C’est d’abord comme papier et ses utilités dans la vie quotidienne que j’ai connu Le Soleil.

En effet, étant enfant et bien avant de savoir lire, Le Soleil, dont mes parents étaient de fidèles abonnés, représentait la presque totalité du papier dans la maison. Il m’a permis très tôt de reconnaître au toucher la texture du papier et de savoir ce que ma mère voulait quand elle disait «apporte-moi du papier». Il était bien lu mais recyclé en presque totalité, servant d’allume-feu pour le poêle à bois, d’emballage pour des objets, de torchon pour faire briller les vitres des fenêtres et d’autres utilités moins nobles. 

Ses grandes pages m’ont permis de faire voler mes premiers cerfs-volants fabriqués par mon père. Je me vois encore accroupi dans la cuisine en train de découper les pères Noël qui y étaient imprimés et que nous gardions précieusement ma sœur et moi. Les bandes dessinées attiraient mon regard dont celle de Mandrake, le magicien, qui a sans doute été à l’origine de mes premières lectures.

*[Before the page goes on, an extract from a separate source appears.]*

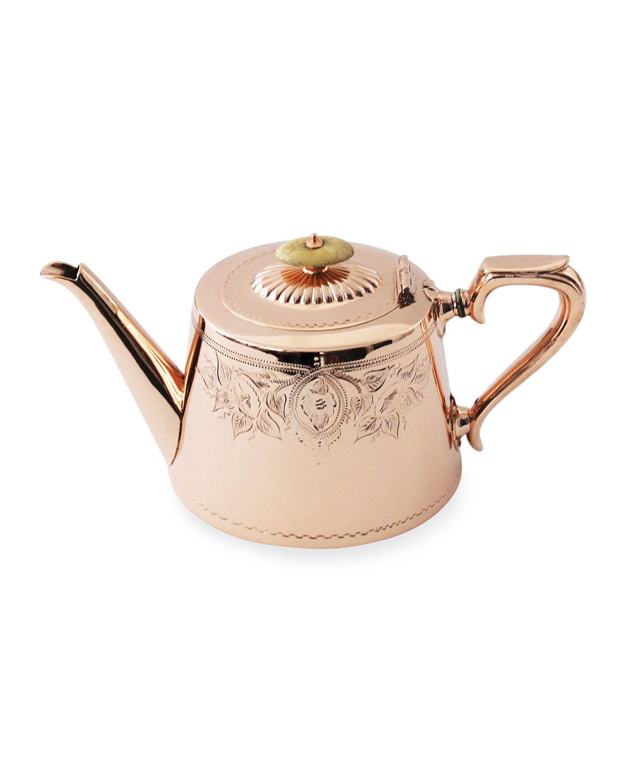 Coppermill Kitchen Copper & Silver Coffee/Tea Pot #5 (Late 19th Century)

J’ai réalisé très tôt qu’il y avait des opinions, des idées, transmises par les journaux et mon grand-père, bleu notable, recevait l’Action Catholique alors que mon père, rouge, recevait Le Soleil.

Il y avait trois choses qui arrivaient chaque jour pour nous nourrir : le pain du boulanger, le lait du laitier et Le Soleil de Pierrot, le camelot.

Plus tard, j’ai pu «passer» Le Soleil.